Why this matters

Most public land in the western US has no cell signal. The places worth going have no signal. If your map only works connected, it doesn't work where you actually need it. Offline state packs solve that.

Download a state pack

  1. Open the side panel (the green tab on the right edge of the map).
  2. Find the Offline maps section.
  3. Tap Download manager. You'll see a list of all 50 US states with sizes.
  4. Tap the state you want. The download starts in the background — you can keep using the map.
  5. When it's done, that state shows a green check.
Do this before you leave the house. State packs range from 50 MB (small states) to 600 MB+ (Texas, California). Use Wi-Fi at home, not your last bar of LTE in the parking lot of a gas station.

What works offline

Once a state pack is downloaded, this all keeps working with no signal:

  • The base map — every road, trail, town, contour line.
  • Public lands overlay (BLM, Forest Service, NPS, wilderness).
  • OHV areas and forest roads.
  • Topo / elevation lines.
  • Cell coverage layer (so you can see where to walk for signal).
  • Trails layer.
  • All your saved places (private and public ones already on your map).
  • GPS tracking and breadcrumb logging.
  • GPX import / export.
  • Navigate-to-pin (offline routing to a pin, straight-line guidance).
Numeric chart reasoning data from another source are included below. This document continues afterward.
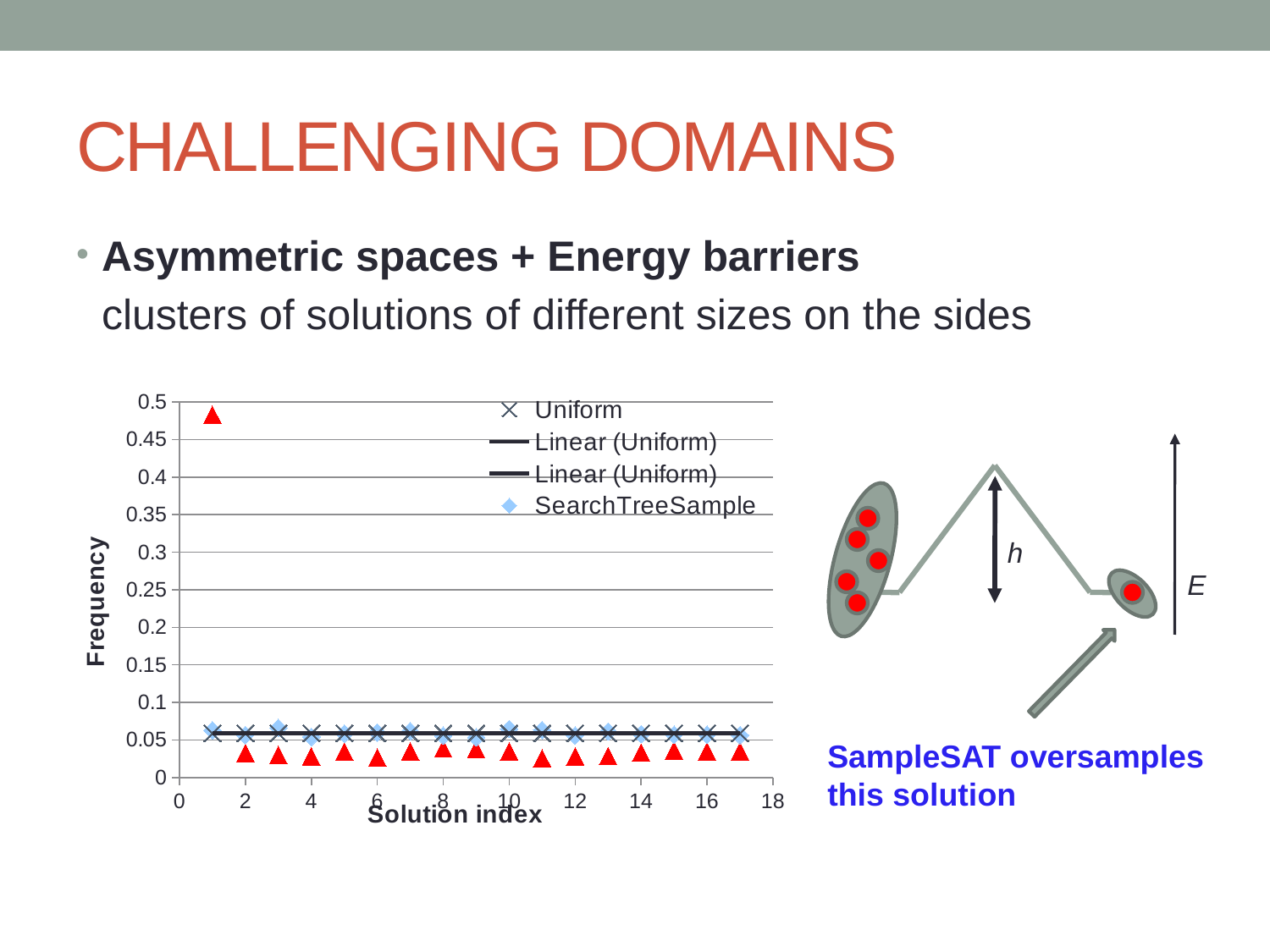
How many entries does the chart's legend list? 4 What kind of chart is shown on the slide? scatter chart How many solution indices have points plotted for the Uniform series? 17 Does the red triangle series rise or fall from solution index 1 to solution index 2? fall Is the value of the Uniform series at solution index 10 greater or less than 0.1? less What is the title of the chart's horizontal axis? Solution index At solution index 1, which is larger: the red triangle value or the Uniform value? the red triangle value At which solution index does the red triangle series reach its highest value? 1 Is the value of the red triangle point at solution index 1 greater or less than 0.45? greater What is the title of the chart's vertical axis? Frequency Is the value of the red triangle point at solution index 2 greater or less than 0.05? less What is the highest value shown on the chart's vertical axis? 0.5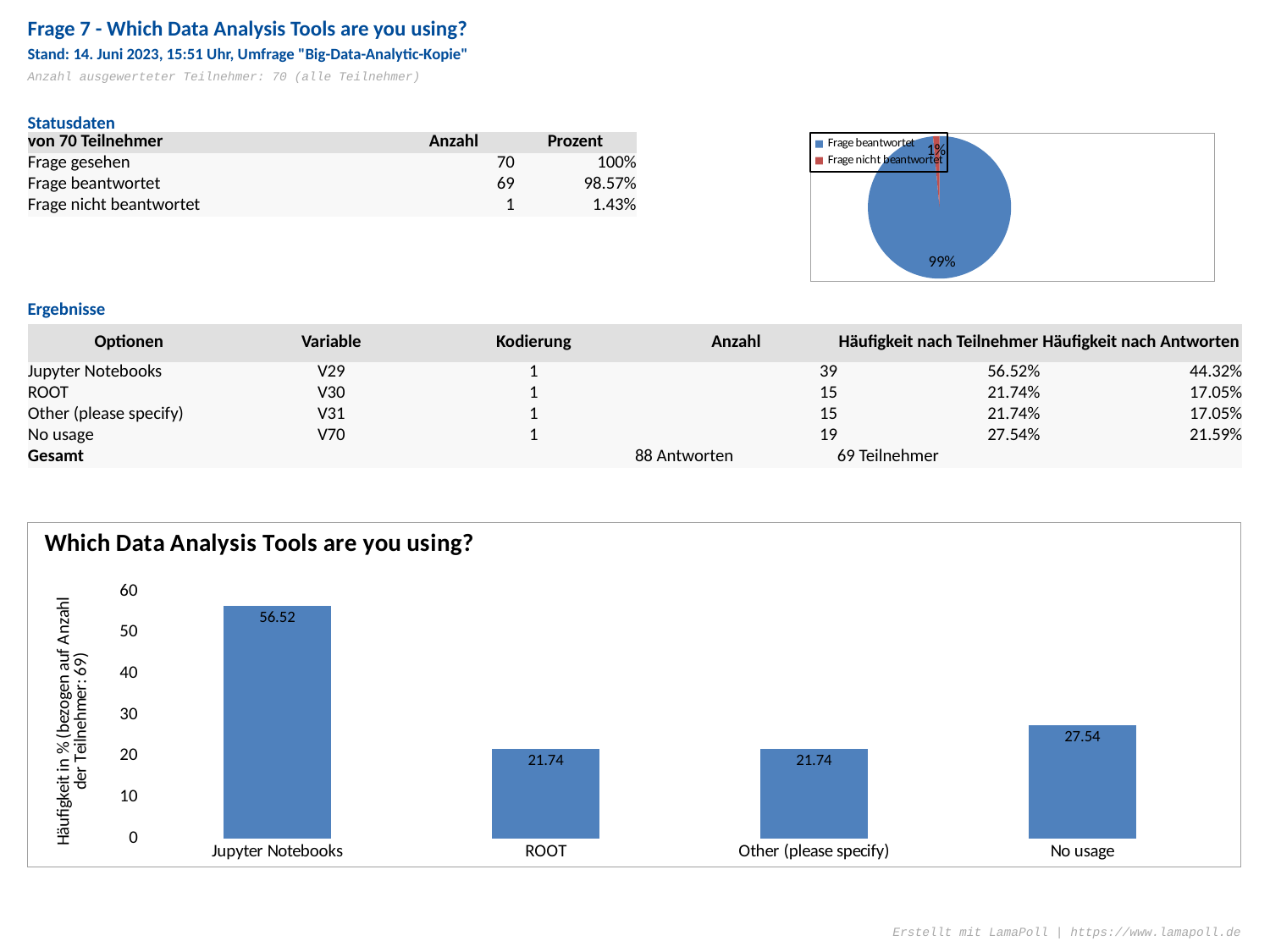
How many categories are shown in the bar chart 'Which Data Analysis Tools are you using?'? 4 In the bar chart 'Which Data Analysis Tools are you using?', what is the value for No usage? 27.54 In the bar chart 'Which Data Analysis Tools are you using?', what is the value for Jupyter Notebooks? 56.52 In the pie chart at the top right of the slide, what share does 'Frage nicht beantwortet' have? 1% In the bar chart 'Which Data Analysis Tools are you using?', what is the difference between the values for Jupyter Notebooks and No usage? 28.98 In the bar chart 'Which Data Analysis Tools are you using?', which is larger, the value for No usage or the value for ROOT? No usage In the bar chart 'Which Data Analysis Tools are you using?', what is the value for ROOT? 21.74 How many entries does the legend of the pie chart at the top right of the slide list? 2 In the bar chart 'Which Data Analysis Tools are you using?', is the value for Jupyter Notebooks greater or less than 50? greater In the bar chart 'Which Data Analysis Tools are you using?', which category has the highest value? Jupyter Notebooks In the pie chart at the top right of the slide, what share does 'Frage beantwortet' have? 99% What kind of chart is 'Which Data Analysis Tools are you using?'? bar chart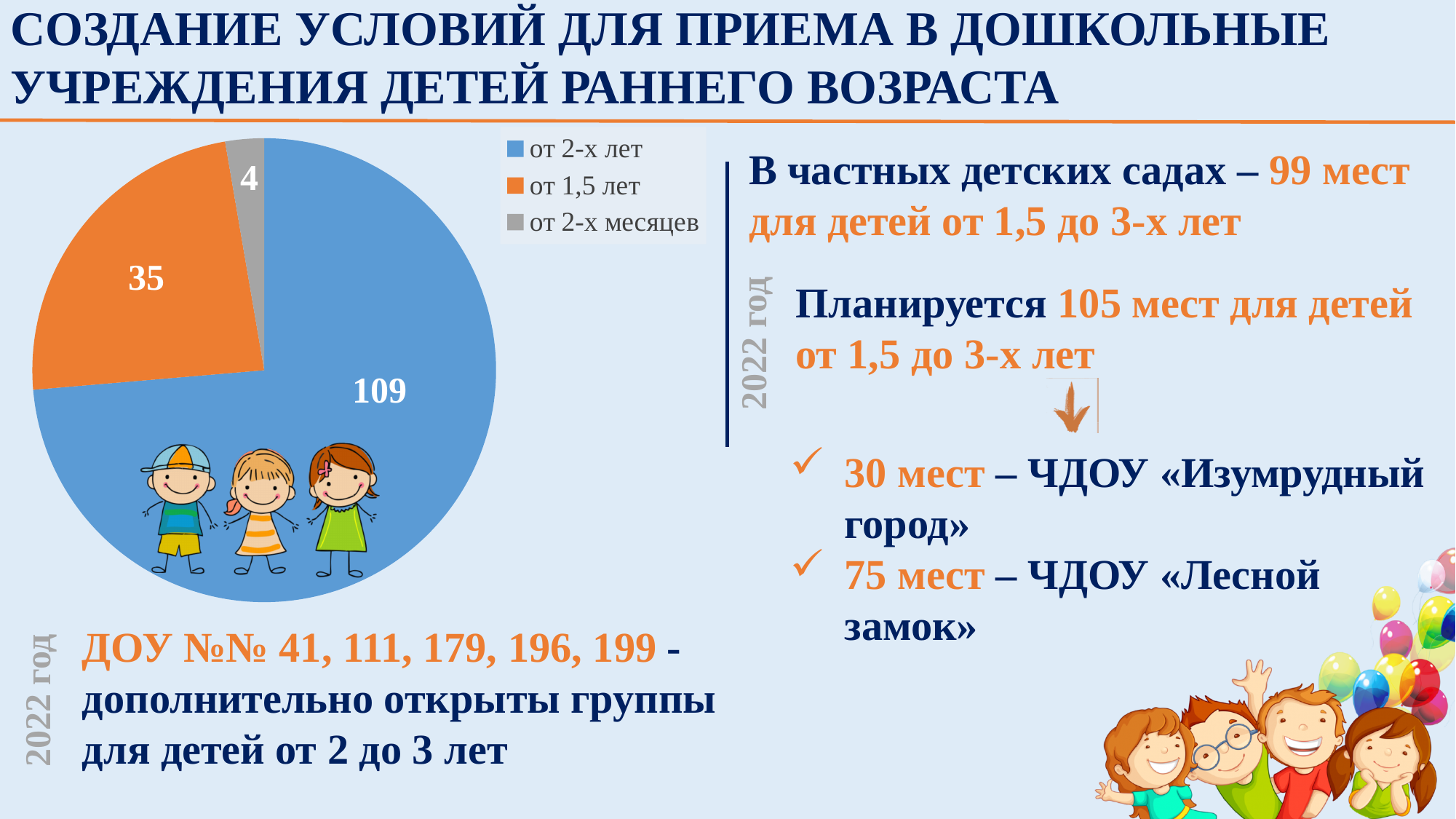
What is the value for "от 2-х месяцев" in the pie chart? 4 How many slices does the pie chart have? 3 Which category has the smallest slice in the pie chart? от 2-х месяцев How many entries does the legend of the pie chart list? 3 Which is larger in the pie chart: "от 1,5 лет" or "от 2-х месяцев"? от 1,5 лет What is the difference between the values for "от 2-х лет" and "от 1,5 лет"? 74 Which category has the largest slice in the pie chart? от 2-х лет What is the value for "от 2-х лет" in the pie chart? 109 What type of chart is shown on the slide? pie chart Which colour represents "от 1,5 лет" in the pie chart? orange What is the total of all slices in the pie chart? 148 What is the value for "от 1,5 лет" in the pie chart? 35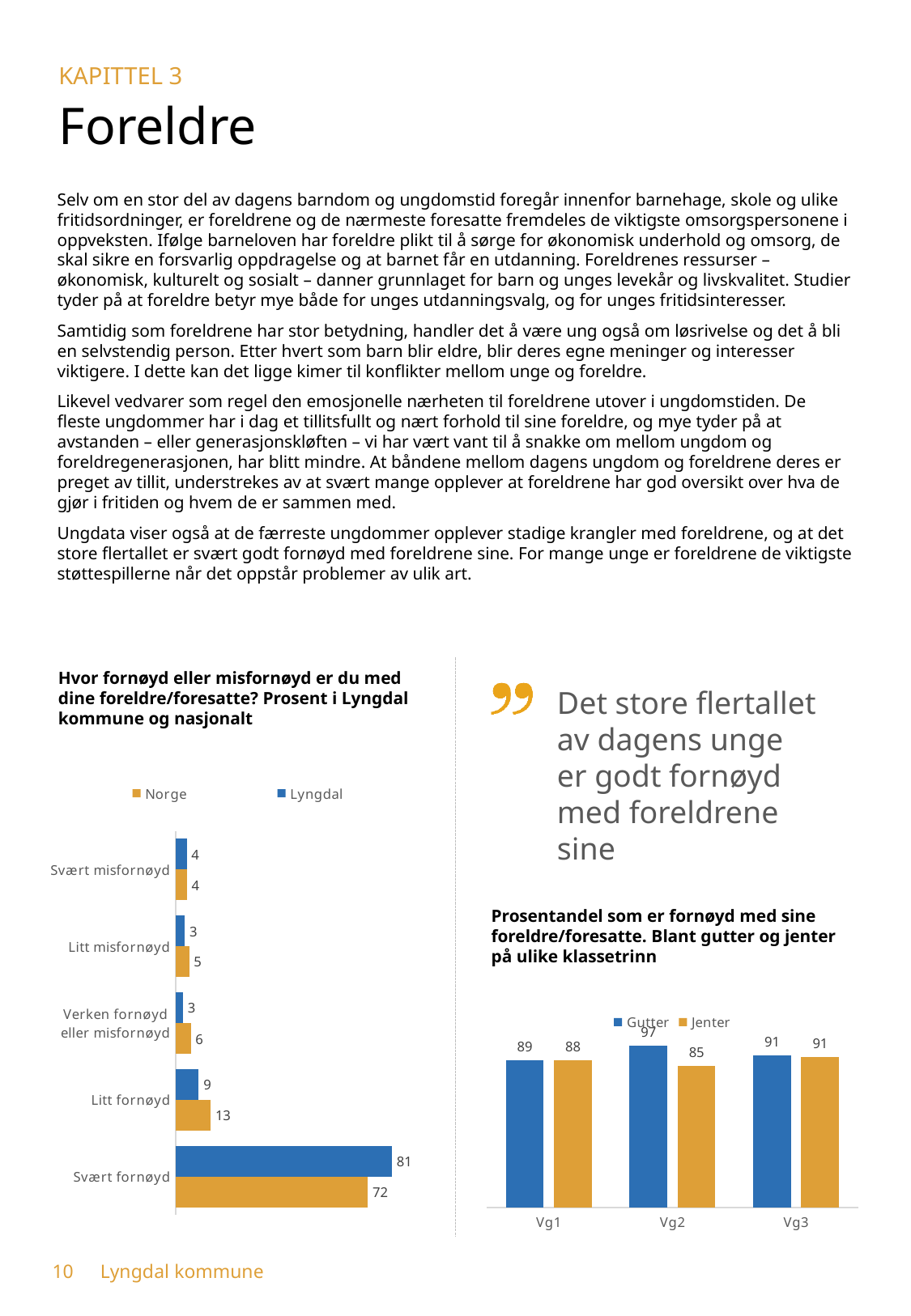
In the right chart (Prosentandel som er fornøyd med sine foreldre/foresatte), what is the Gutter value for Vg2? 97 In the left chart (Hvor fornøyd eller misfornøyd er du med dine foreldre/foresatte?), what is the Lyngdal value for Svært fornøyd? 81 What kind of chart is the right chart (Prosentandel som er fornøyd med sine foreldre/foresatte)? Bar chart In the left chart (Hvor fornøyd eller misfornøyd er du med dine foreldre/foresatte?), which category has the highest Norge value? Svært fornøyd In the left chart (Hvor fornøyd eller misfornøyd er du med dine foreldre/foresatte?), how many series does the legend list? 2 In the right chart (Prosentandel som er fornøyd med sine foreldre/foresatte), what is the difference between Gutter and Jenter at Vg2? 12 In the left chart (Hvor fornøyd eller misfornøyd er du med dine foreldre/foresatte?), which is larger for Verken fornøyd eller misfornøyd: Norge or Lyngdal? Norge In the right chart (Prosentandel som er fornøyd med sine foreldre/foresatte), what is the Jenter value for Vg3? 91 In the right chart (Prosentandel som er fornøyd med sine foreldre/foresatte), which class level has the lowest Jenter value? Vg2 In the left chart (Hvor fornøyd eller misfornøyd er du med dine foreldre/foresatte?), what is the difference between the Lyngdal and Norge values for Svært fornøyd? 9 In the left chart (Hvor fornøyd eller misfornøyd er du med dine foreldre/foresatte?), how many categories are shown? 5 In the left chart (Hvor fornøyd eller misfornøyd er du med dine foreldre/foresatte?), what is the Norge value for Litt fornøyd? 13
What does not work offline

Anything that needs a live API call won't work without signal. That includes:

  • Searching for new places that aren't on your saved list.
  • Loading photos for places you haven't already viewed.
  • Weather, sun, and moon data.
  • Active fire perimeters (these refresh from a live feed).
  • Tribes notice boards, applications, comments.
  • Reviewing places (you can leave a review offline; it'll sync when you reconnect).

Switching between online and offline

By default, ZoRove uses your downloaded state packs whenever they cover where you're looking, and falls back to the online map everywhere else. You shouldn't normally need to think about it.

If you want to force the app to always use online maps (e.g. you're on Wi-Fi and want the freshest possible tiles), open the Offline maps section in the side panel and toggle Use offline maps off.

Updating a state pack

State packs are rebuilt about once a month from fresh data. To pick up updates, open Download manager and tap the state — it'll re-download. The old version is replaced atomically; your existing downloads keep working until the new one finishes.

Background auto-updates are coming. Right now you have to trigger updates manually. Auto-updating state packs over Wi-Fi while the app is closed is on the roadmap.

Storage and removing packs

State packs live in browser storage on web and in app storage on Android. To free space, open Download manager and tap the trash icon on any downloaded state.

If you're tight on storage, only keep the states you're actively using. You can always re-download.

Custom area downloads

Sometimes you only need a national forest, not a whole state. Custom area downloads are coming — you'll be able to draw a rectangle on the map and download just that area. Until then, state packs are the way.